◆ PROBLEM REQUIREMENTS
Copy the data below word for word, from the line containing "Which is true: is" through the end of the data.

◆ EXTRACTED ENTRIES
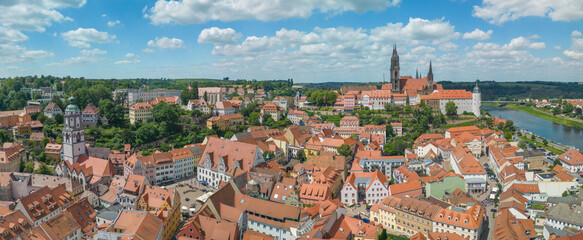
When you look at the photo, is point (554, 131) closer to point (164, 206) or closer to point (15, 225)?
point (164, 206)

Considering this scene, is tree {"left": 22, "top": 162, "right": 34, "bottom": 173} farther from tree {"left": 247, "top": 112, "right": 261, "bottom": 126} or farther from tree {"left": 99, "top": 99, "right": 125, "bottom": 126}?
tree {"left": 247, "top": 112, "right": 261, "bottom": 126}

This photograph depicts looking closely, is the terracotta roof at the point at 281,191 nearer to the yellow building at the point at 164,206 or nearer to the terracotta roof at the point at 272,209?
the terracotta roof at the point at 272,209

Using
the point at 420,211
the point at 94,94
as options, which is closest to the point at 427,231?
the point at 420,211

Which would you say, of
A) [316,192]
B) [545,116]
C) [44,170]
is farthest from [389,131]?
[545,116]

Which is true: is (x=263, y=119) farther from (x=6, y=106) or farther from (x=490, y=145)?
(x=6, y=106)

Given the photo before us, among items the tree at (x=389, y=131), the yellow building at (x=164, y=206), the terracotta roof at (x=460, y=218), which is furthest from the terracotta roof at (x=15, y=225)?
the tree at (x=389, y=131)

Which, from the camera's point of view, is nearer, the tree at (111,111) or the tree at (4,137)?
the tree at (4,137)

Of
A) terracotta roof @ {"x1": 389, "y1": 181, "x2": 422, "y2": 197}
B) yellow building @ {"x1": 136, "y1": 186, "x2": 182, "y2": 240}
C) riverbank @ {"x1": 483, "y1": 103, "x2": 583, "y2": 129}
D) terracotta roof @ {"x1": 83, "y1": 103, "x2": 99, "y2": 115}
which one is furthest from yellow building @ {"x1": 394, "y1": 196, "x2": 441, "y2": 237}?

◆ WRITTEN SOLUTION
Which is true: is (x=263, y=119) farther from (x=6, y=106) or farther from (x=490, y=145)?
(x=6, y=106)

Given the photo before us, among items the tree at (x=389, y=131), the yellow building at (x=164, y=206), the terracotta roof at (x=460, y=218), which is furthest from the terracotta roof at (x=15, y=225)?
the tree at (x=389, y=131)

Which, from the camera's point of view, is nearer, the tree at (111,111) or the tree at (4,137)?
the tree at (4,137)

Of
A) terracotta roof @ {"x1": 389, "y1": 181, "x2": 422, "y2": 197}
B) yellow building @ {"x1": 136, "y1": 186, "x2": 182, "y2": 240}
C) riverbank @ {"x1": 483, "y1": 103, "x2": 583, "y2": 129}
D) terracotta roof @ {"x1": 83, "y1": 103, "x2": 99, "y2": 115}
which one is furthest from yellow building @ {"x1": 394, "y1": 196, "x2": 441, "y2": 237}?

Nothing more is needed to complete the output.